Let $f\in \mathcal C^2([a,b]\times \mathbb R\times \mathbb R)$. I have to show that if $\bar u\in \mathcal C^2([a,b])\cap X$ is a minimizer of $$\inf_{u\in X}\left\{\int_a^b f(x,u(x),u'(x))dx\right\},$$ for $X=\{u\in \mathcal C^1([a,b])\mid u(a)=\alpha \}$, then $$\begin{cases}\frac{d}{dx}f_\xi=f_u\\ f_\xi(b,\bar u(b),\bar u'(b))=\alpha \end{cases}.$$
We suppose WLOG that $u(a)=0$. The proof goes as the proof of Euler-Lagrange Equation. Except that at the end, I get $$\int_a^b \left(f_u-\frac{d}{dx}f_\xi\right)v+f_{\xi}(b, \bar u(b),\bar u'(b))v(b)=0.$$ for all $v\in X$. Now, it's written that using fundamental theorem of calculs of variation, we get $$\begin{cases}\frac{d}{dx}f_\xi=f_u\\ f_\xi(b,\bar u(b),\bar u'(b))=0\end{cases}.$$
I would agree if $$\int_a^b \left(f_u-\frac{d}{dx}f_\xi\right)v=0,$$ but it's not what we have... so how can it work ?

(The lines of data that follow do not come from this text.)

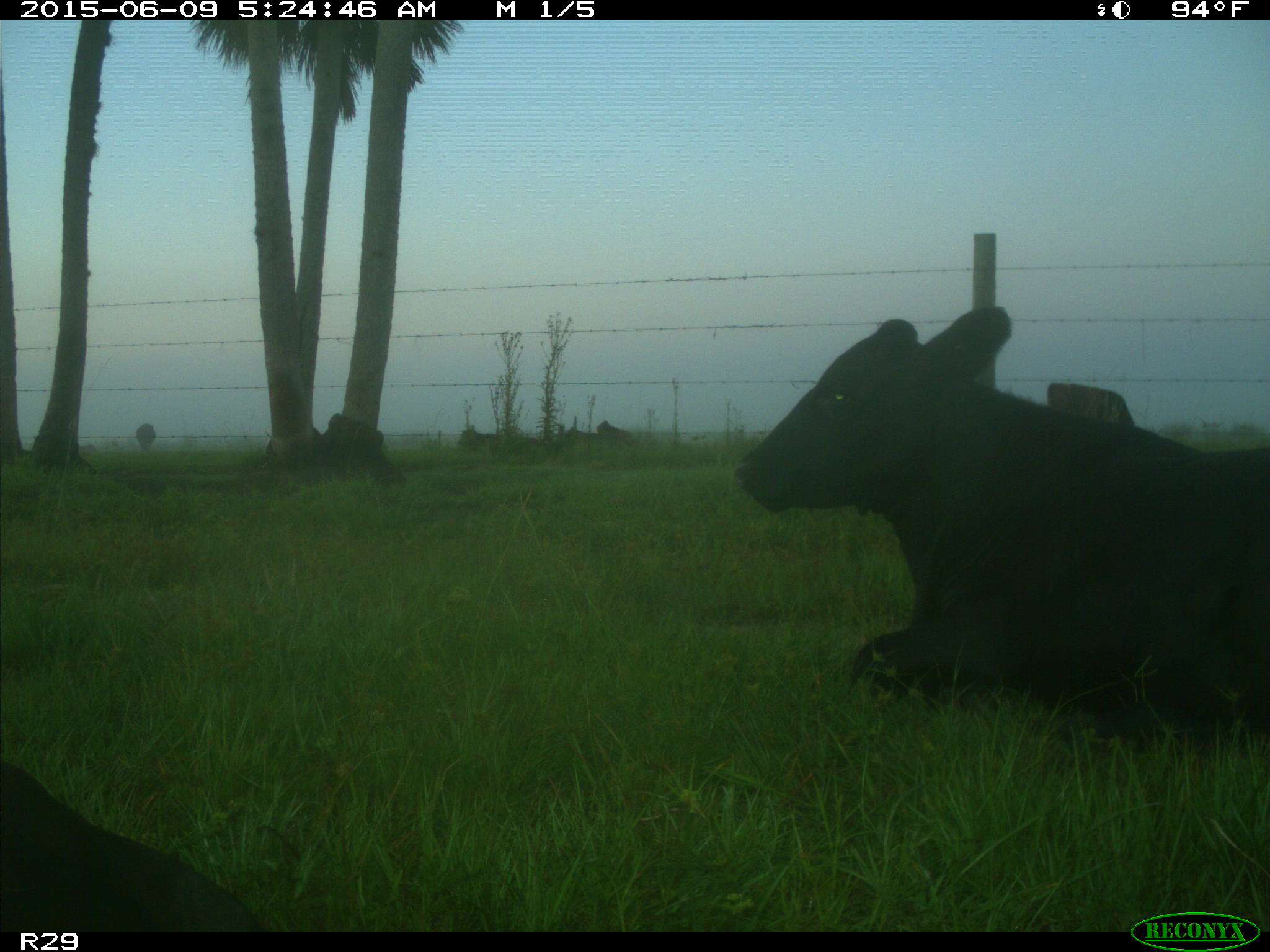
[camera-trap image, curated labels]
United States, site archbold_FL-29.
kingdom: Animalia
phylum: Chordata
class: Mammalia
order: Artiodactyla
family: Bovidae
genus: Bos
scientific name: Bos taurus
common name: domestic cow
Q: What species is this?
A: Bos taurus (domestic cow).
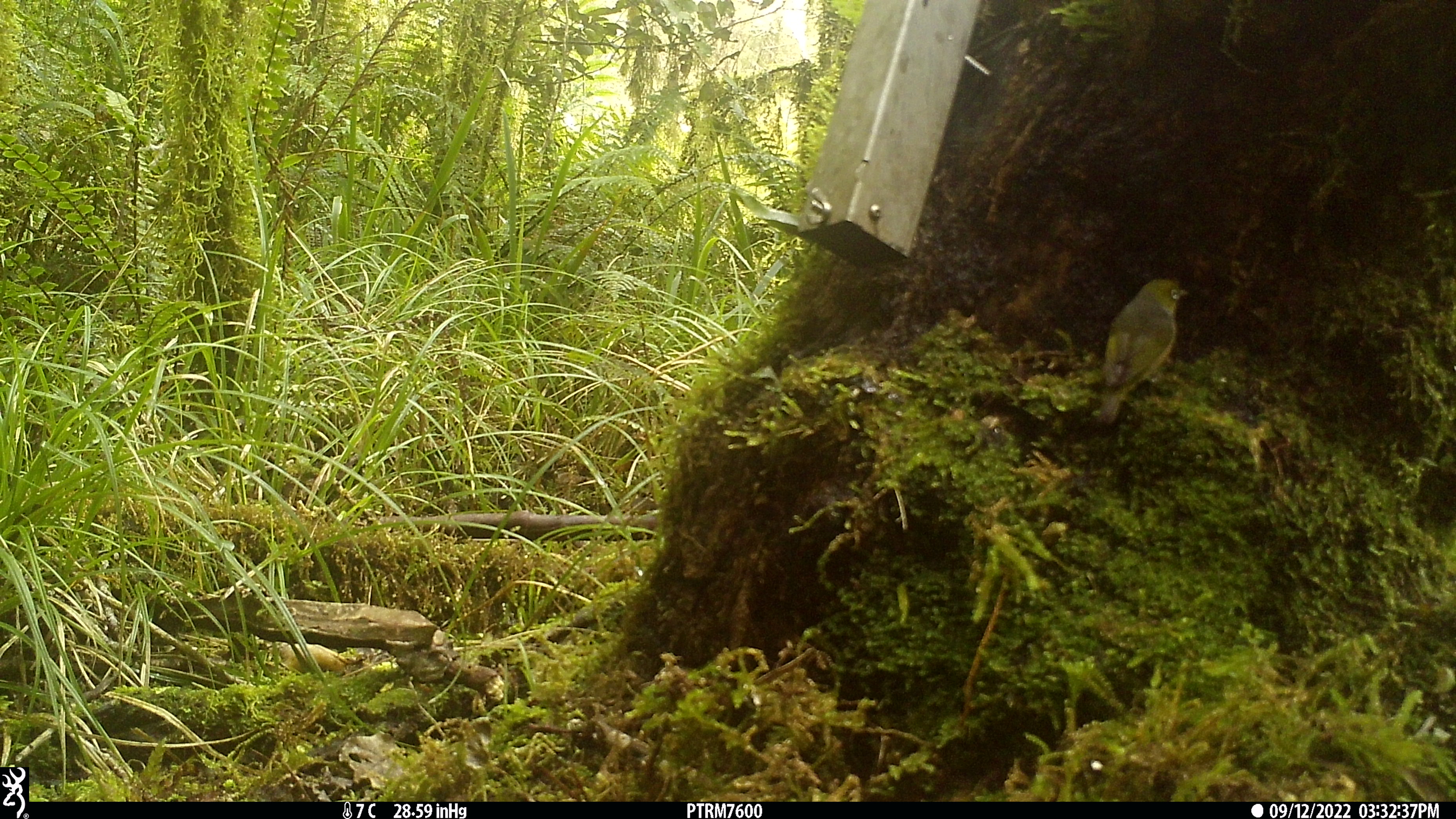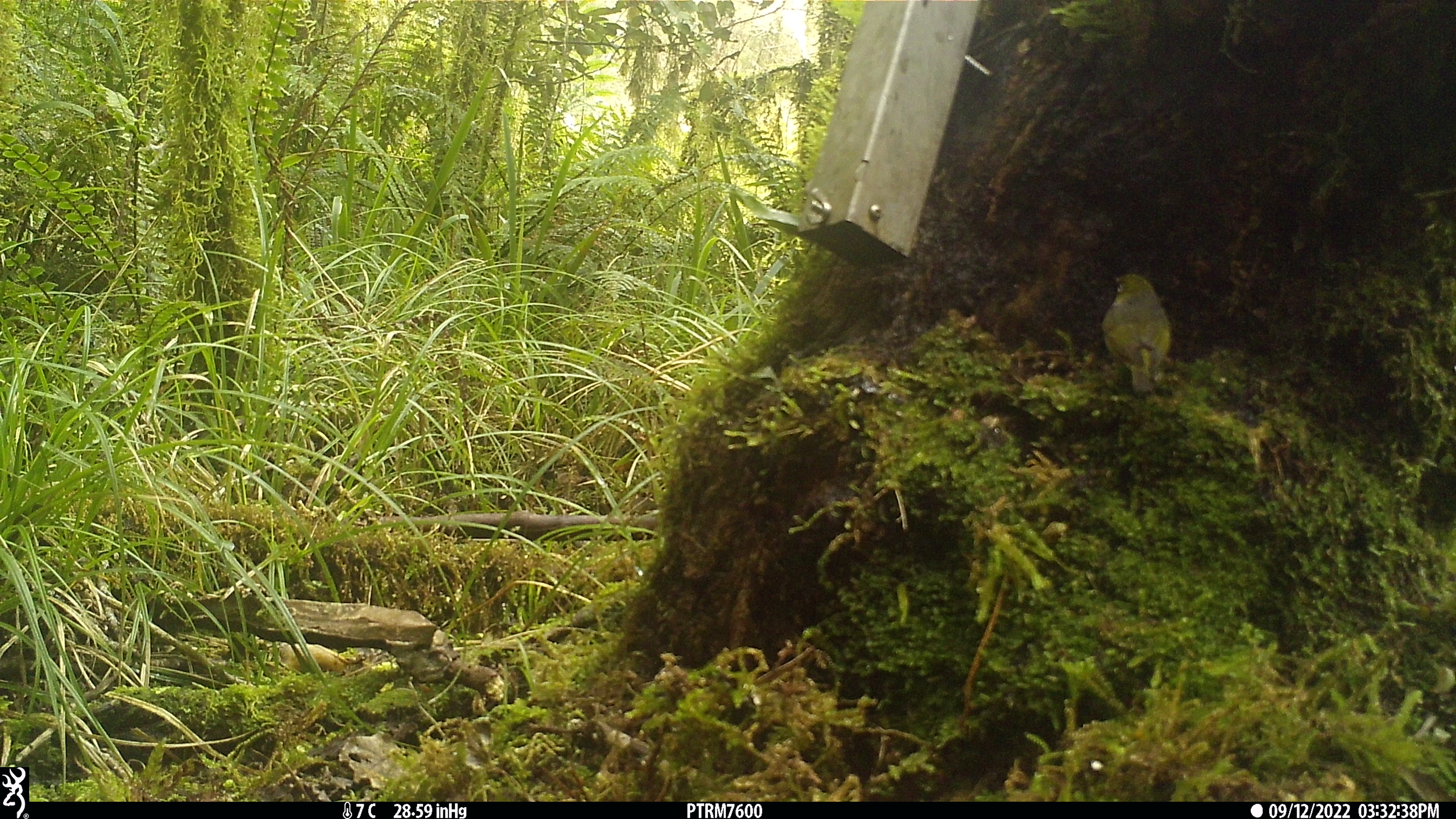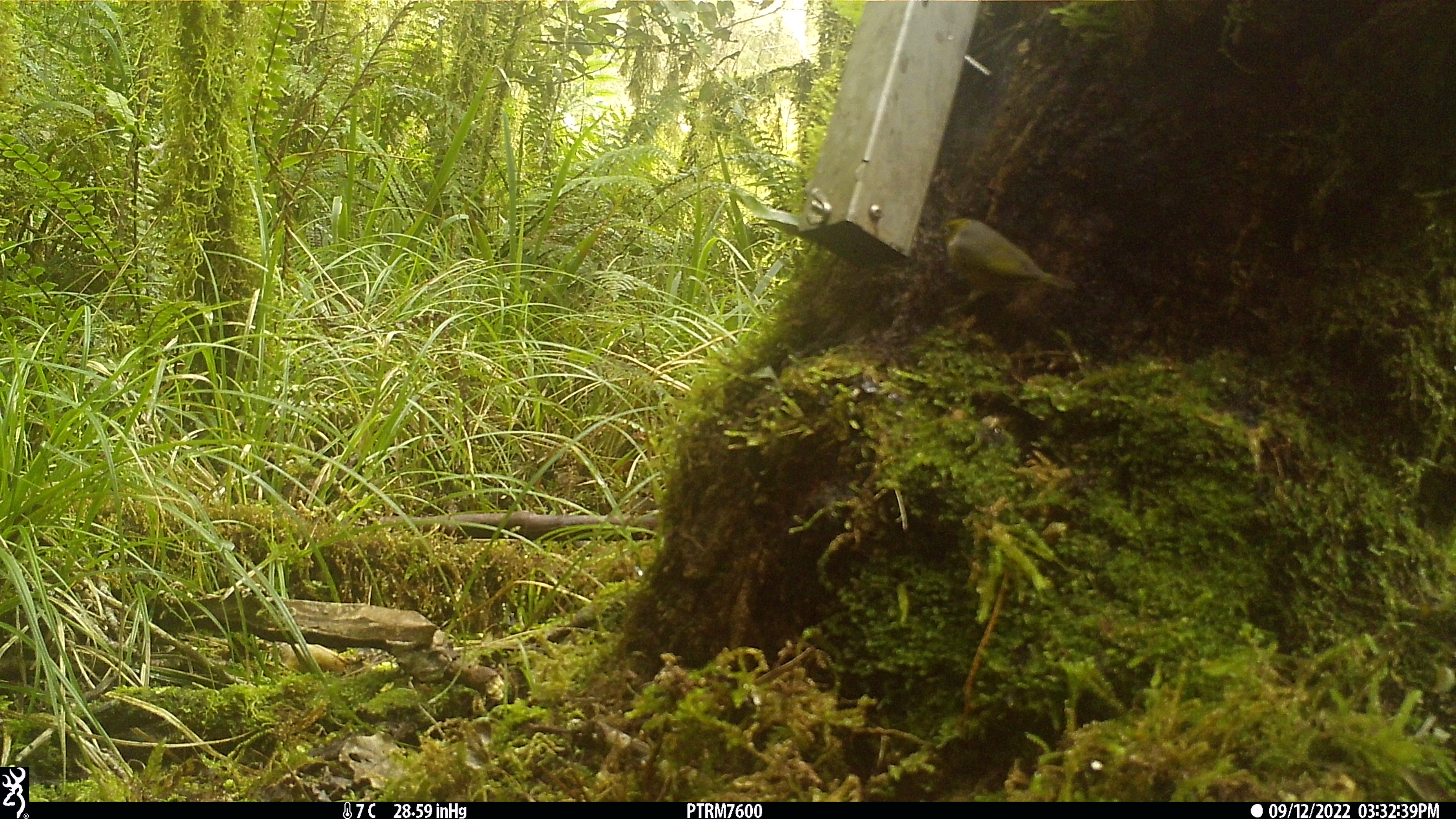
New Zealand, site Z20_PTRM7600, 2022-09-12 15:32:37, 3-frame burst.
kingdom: Animalia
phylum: Chordata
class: Aves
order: Passeriformes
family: Zosteropidae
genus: Zosterops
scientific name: Zosterops lateralis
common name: silvereye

The fundamental lemma says this (see : https://en.wikipedia.org/wiki/Fundamental_lemma_of_calculus_of_variations )
If : $\int_a^b f(x)h(x) dx = 0 $ for all compactly supported smooth functions $h(x) \text{ on } (a,b)$ , then this implies $\implies f(x)=0$.
Your $'h(x)'=v$ , and your $'f(x)'=f_u-\frac{d}{dx}f_\xi $ .
Your question was why can we assume $\int_a^b \left(f_u-\frac{d}{dx}f_\xi\right)v dx$ must be $0$ ?
"Compactly supported" means "vanishes outside" $(c,d)$ for some $c,d$ such that $a<c<d<b$. So in that case the fundamental theorem applies.
When you say : $ \forall \enspace v \in X : \int_a^b \left(f_u-\frac{d}{dx}f_\xi\right)v dx +f_{\xi}(b, \bar u(b),\bar u'(b))v(b)=0 $ that means that also this is valid for all compactly supported $v \in X$. But for all compactly supported $v$ we have $v(b)=0 $ implying that : $f_{\xi}(b, \bar u(b),\bar u'(b))v(b)$ must be zero for all compactly supported $v$. Then we see that $\int_a^b \left(f_u-\frac{d}{dx}f_\xi\right)v dx$ must also be zero for all compactly supported $v$ and we can apply the fundamental theorem.
It follows that $f_u-\frac{d}{dx}f_\xi=0$ and then also : $f_{\xi}(b, \bar u(b),\bar u'(b))=0$.